§ TEXT SECTION
++++++++++

# Hand gun hunting.



## Lisa (May 17, 2006)

As I understand it, handgun hunting is legal in some states.  

Who here handgun hunts and what is it you like about it as opposed to hunting with a rifle?

It is illegal to hunt with a handgun in Canada.  My husband who is an avid hunter would love to some day be able to handgun hunt.  Maybe someday I will surprise him with a trip somewhere


----------



## Grenadier (May 17, 2006)

I used to do some boar hunting, using a Glock 20 (10 mm) with a custom 6.5" barrel.  I did manage to bag a few smaller boar with this gun, using my own 200 grain Speer TMJ handloads.  

My friend that was with me had a .41 magnum, which is a better cartridge for small boar.  No doubt, the .41 magnum is a stronger cartridge than the 10 mm, but with the right powders and recipes, you can push that 10 mm performance (very safely, not even exceeding SAAMI max loads) to deeply into the heart of .41 magnum territory.  

I enjoyed the fact that it was more of a challenge to handgun hunt.  It was also a great chance for me to test the true capabilities of the 10 mm cartridge, which most factory loads are rather anemic.  By doing some research, one can really unlock the potential of this cartridge.  Note: at no time did I ever exceed the maximum recommended powder charge from the powder manufacturers.


----------



## bydand (May 18, 2006)

Love to handgun hunt.  There is a bit more challange to it and you have to know your weapon a bit better than rifle or shotgunning.  I've hunted partridge with my .22 (find them on the ground not on the wing), up to deer with my .44 Mag. (marginal I know with factory loads, but haven't used one of those in 15 years.).  Anything to do with shooting and I'm interested, what can I say.

++++++++++

§ DATA SECTION

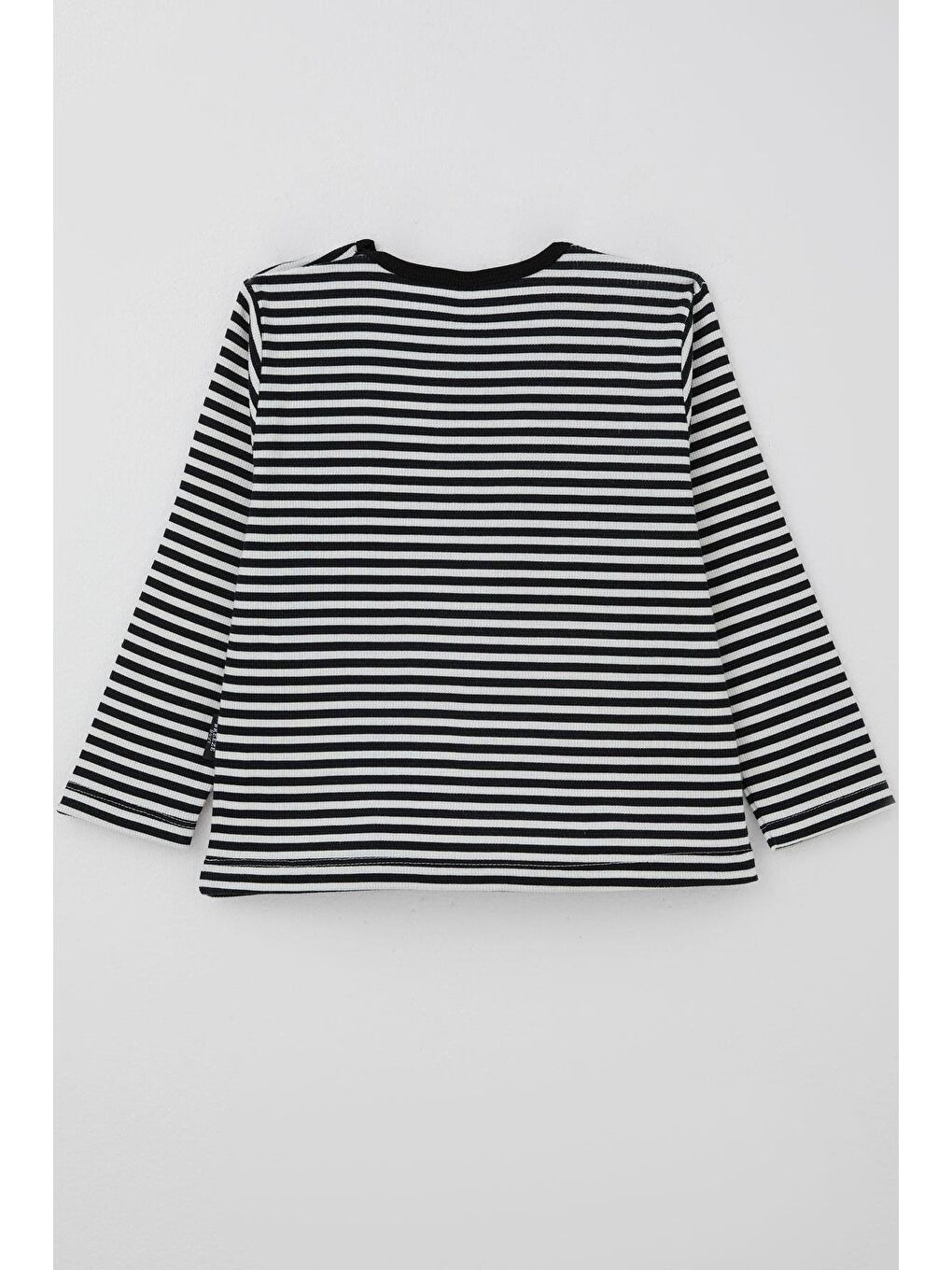 Erkek Bebek Uzun Kollu Tişört Patlı Siyah (9 Ay-3 Yaş)-1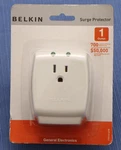 Belkin 1-OUTLET Surgecube Protector F9H101ACW. Fixed Price $8.99.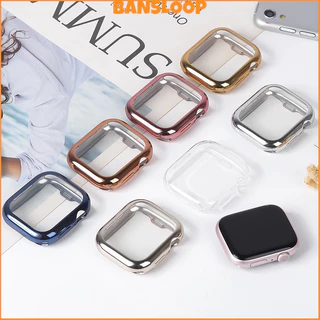 กรณีป้องกันฉากที่ชัดเจน TPU อ่อน for IWatch Apple Watch Ultra/SE 3 2 Series 11 10 9 8 7 6 5 49 46 45 44 42 41 40 38มม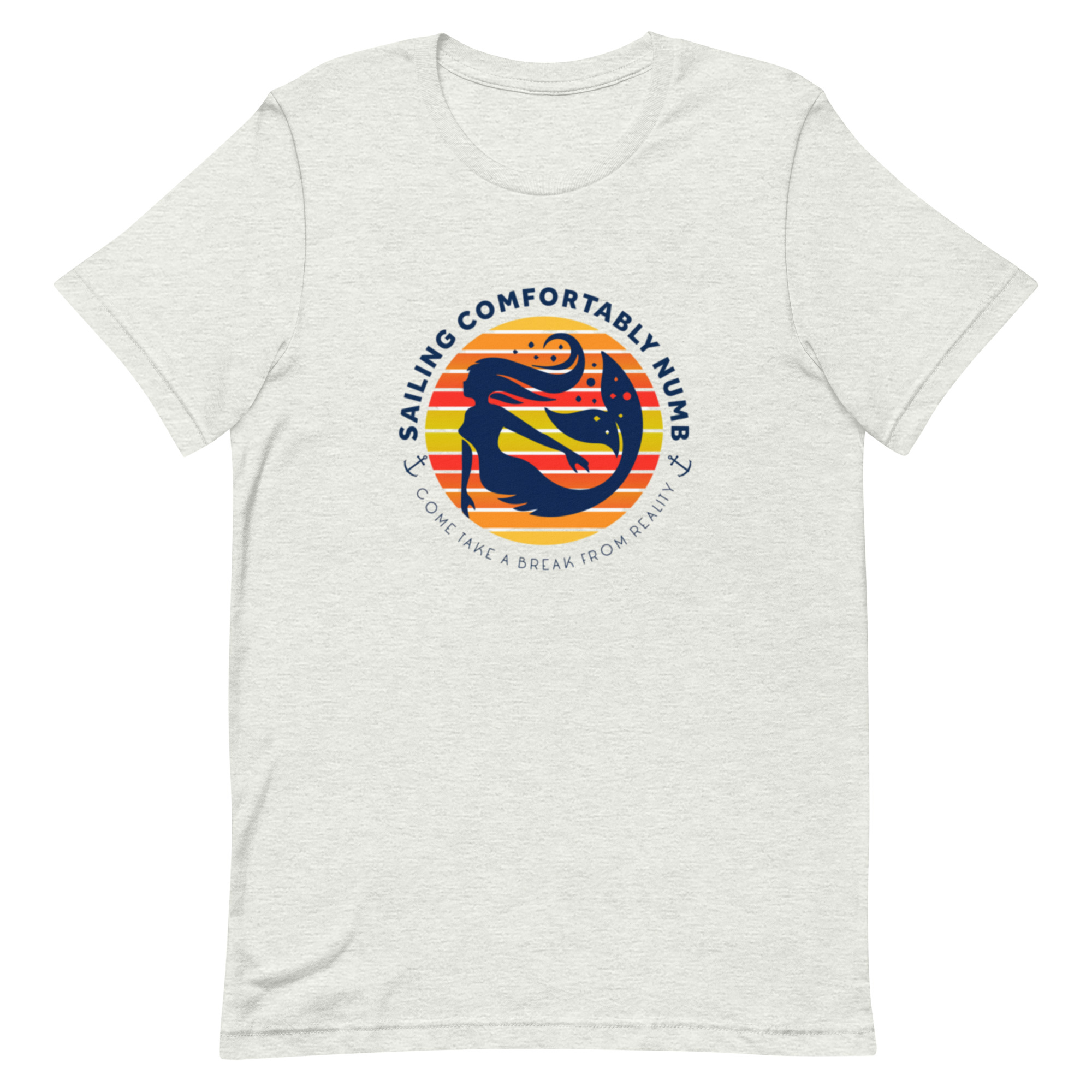 Unisex t-shirt 3 casual everyday classic tee worn by model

++++++++++

§ CHECK YOUR UNDERSTANDING
1 - Answer these questions about the handgun hunting thread, each on its own line:
(a) In which country does Lisa say hunting with a handgun is illegal?
(b) What barrel length was on Grenadier's Glock 20?
(c) What game has bydand hunted with a .22?
2 - Can you sum up the handgun hunting thread in two sentences?

§ SOLUTIONS TO THE EXERCISE
1 -
(a) Canada
(b) A custom 6.5" barrel
(c) Partridge

2 - Lisa notes that hunting with a handgun is illegal in Canada and asks who handgun hunts and what they like about it compared with hunting with a rifle. Grenadier describes bagging a few smaller boar with a 10 mm Glock 20 and enjoying the added challenge, while bydand, who has hunted partridge with a .22 and deer with a .44 Mag., says it takes more challenge and better knowledge of your weapon than rifle or shotgun hunting.